The interior of the People’s Library. (Abe Frato)

“[People’s College for the Liberation of Palestine’s] goal is advancing goals of education and fundraising among the student body and acknowledging our positionality [as] students in an institution that is funding the Israeli occupation, and the fact that this is the financial institution that we hold the most stake in,” College third-year Olivia Wohlgemuth, an organizer in the People’s College and one of the students who helped draft the proposal, said. “So I think that, by nature, divestment is inextricable with the other work we’re doing around Palestinian liberation.”

Wohlgemuth said that the writers of the proposal had received confirmation from the administration that the proposal was submitted in time for the executive committee to review it at their meeting in June. The executive committee will then decide whether or not to bring the proposal before the Board of Trustees for a vote. Wohlgemuth said that she had high hopes that the executive committee would agree to bring the proposal to a vote given conversations the group had had with members of the committee.

College fourth-year Jonas Nelson, another student involved with the creation of the divestment proposal, said that the group decided to include a broad list of companies given that Oberlin cannot legally disclose which companies its endowment is invested in.  

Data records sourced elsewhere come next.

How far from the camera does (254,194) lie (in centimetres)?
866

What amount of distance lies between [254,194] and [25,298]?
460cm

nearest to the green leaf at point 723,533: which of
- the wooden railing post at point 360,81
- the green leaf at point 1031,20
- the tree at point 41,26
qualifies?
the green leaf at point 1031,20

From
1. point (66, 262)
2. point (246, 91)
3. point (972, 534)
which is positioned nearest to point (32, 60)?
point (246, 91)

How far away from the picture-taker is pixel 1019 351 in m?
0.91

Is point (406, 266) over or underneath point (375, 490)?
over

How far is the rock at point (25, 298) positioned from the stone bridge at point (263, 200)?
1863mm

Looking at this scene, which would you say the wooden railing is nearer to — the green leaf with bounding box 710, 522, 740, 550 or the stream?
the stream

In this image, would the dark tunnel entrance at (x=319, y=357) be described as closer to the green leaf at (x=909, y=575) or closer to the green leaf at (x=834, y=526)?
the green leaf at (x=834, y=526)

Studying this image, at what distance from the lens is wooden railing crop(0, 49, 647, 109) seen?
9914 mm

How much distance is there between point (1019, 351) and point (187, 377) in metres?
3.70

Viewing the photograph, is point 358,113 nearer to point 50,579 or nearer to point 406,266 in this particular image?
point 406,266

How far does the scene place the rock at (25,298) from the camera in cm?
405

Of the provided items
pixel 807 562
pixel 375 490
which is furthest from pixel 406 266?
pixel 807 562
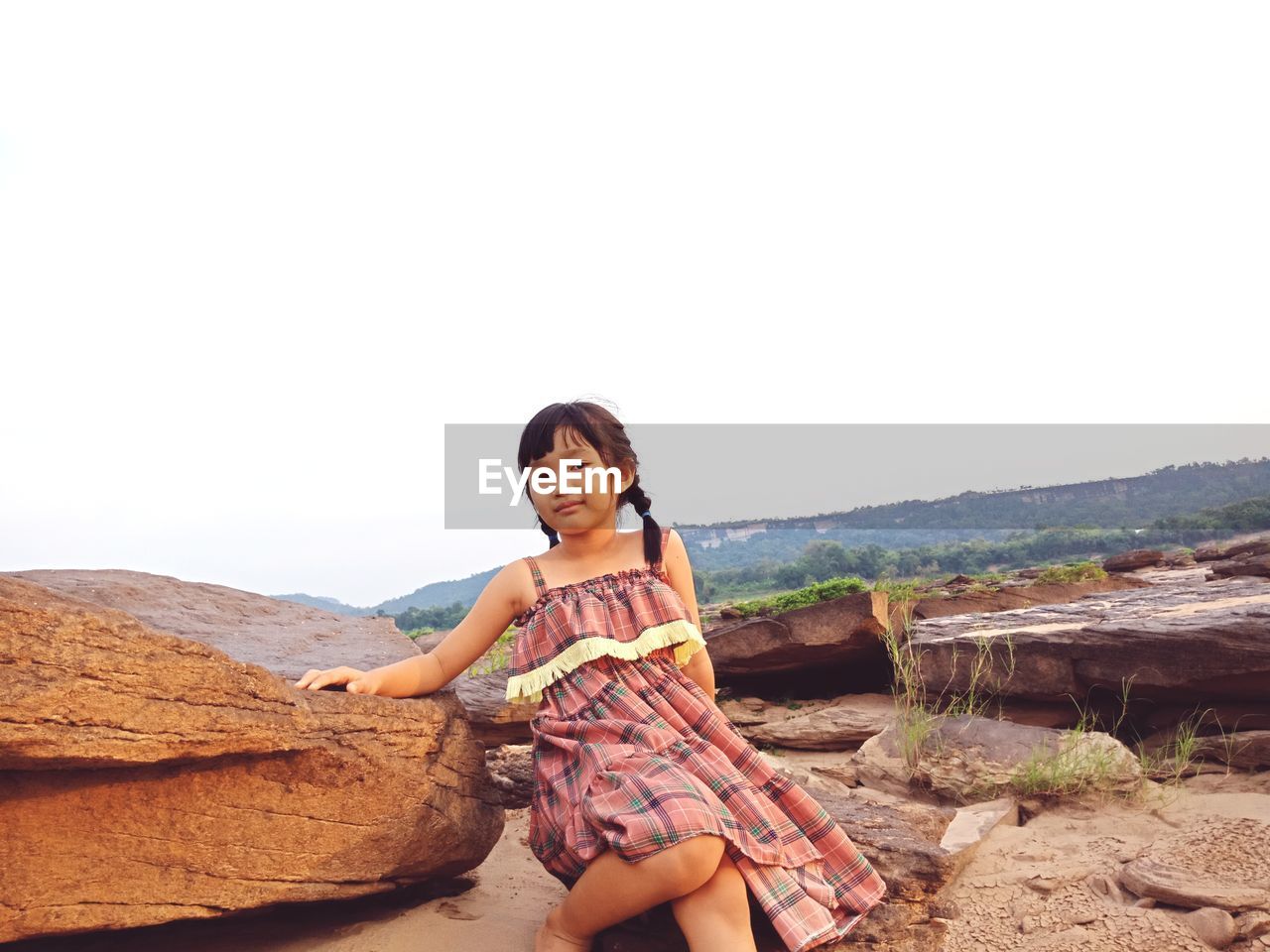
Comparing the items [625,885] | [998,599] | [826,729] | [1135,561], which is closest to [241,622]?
[625,885]

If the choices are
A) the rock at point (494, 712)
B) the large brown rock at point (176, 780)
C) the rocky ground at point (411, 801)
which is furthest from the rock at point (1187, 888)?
the rock at point (494, 712)

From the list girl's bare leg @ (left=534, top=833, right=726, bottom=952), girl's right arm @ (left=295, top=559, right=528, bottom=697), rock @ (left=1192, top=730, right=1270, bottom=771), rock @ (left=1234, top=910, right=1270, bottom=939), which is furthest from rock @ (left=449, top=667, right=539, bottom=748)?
rock @ (left=1192, top=730, right=1270, bottom=771)

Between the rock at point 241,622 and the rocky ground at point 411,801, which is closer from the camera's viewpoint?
the rocky ground at point 411,801

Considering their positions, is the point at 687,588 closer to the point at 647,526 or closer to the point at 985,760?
the point at 647,526

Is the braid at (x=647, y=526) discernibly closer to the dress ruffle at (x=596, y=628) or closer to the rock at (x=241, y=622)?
the dress ruffle at (x=596, y=628)

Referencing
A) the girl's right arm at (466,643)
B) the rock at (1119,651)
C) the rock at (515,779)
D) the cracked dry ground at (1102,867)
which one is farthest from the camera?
the rock at (1119,651)

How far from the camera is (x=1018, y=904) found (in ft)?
12.8

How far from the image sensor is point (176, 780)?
321 cm

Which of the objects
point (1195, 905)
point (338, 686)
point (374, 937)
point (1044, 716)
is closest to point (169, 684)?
point (338, 686)

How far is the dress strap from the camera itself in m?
4.07

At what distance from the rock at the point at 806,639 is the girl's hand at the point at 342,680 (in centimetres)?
478

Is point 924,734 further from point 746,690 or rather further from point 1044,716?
point 746,690

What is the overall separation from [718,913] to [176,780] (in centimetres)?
193

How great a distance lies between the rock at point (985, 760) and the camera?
5113 mm
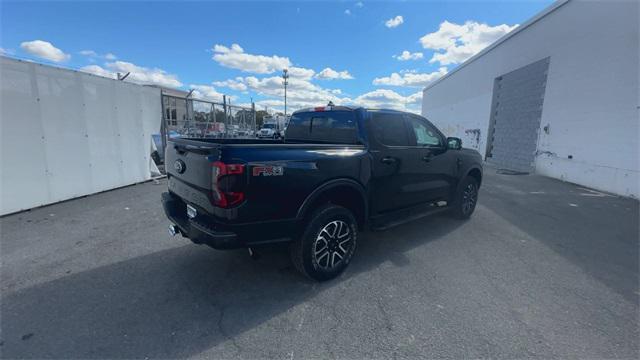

“We kind of decided to go broad rather than specific and …  give the board the power to determine which [companies to divest from] because the lack of transparency made it difficult to make a very concise and focused list that might be easier to kind of reject based off of the lack of financial involvement,” Nelson said.

According to Nelson, the proposal includes a list of over 130 companies. Wohlgemuth and Nelson said that the proposal calls for divestment from companies that directly fund attacks classified as genocide by the International Court of Justice, the U.S. Federal Court, or UN experts and legal scholars; companies that provide military equipment to Israel; companies that operate within illegal Israeli settlements; companies that participate in the construction of the border wall between Israel and Palestine; and companies that aid the maintenance and expansion of Israeli settlements in Gaza, the West Bank, and East Jerusalem. 

Zahurullah said that the programming on Wilder Bowl may continue until the end of the semester.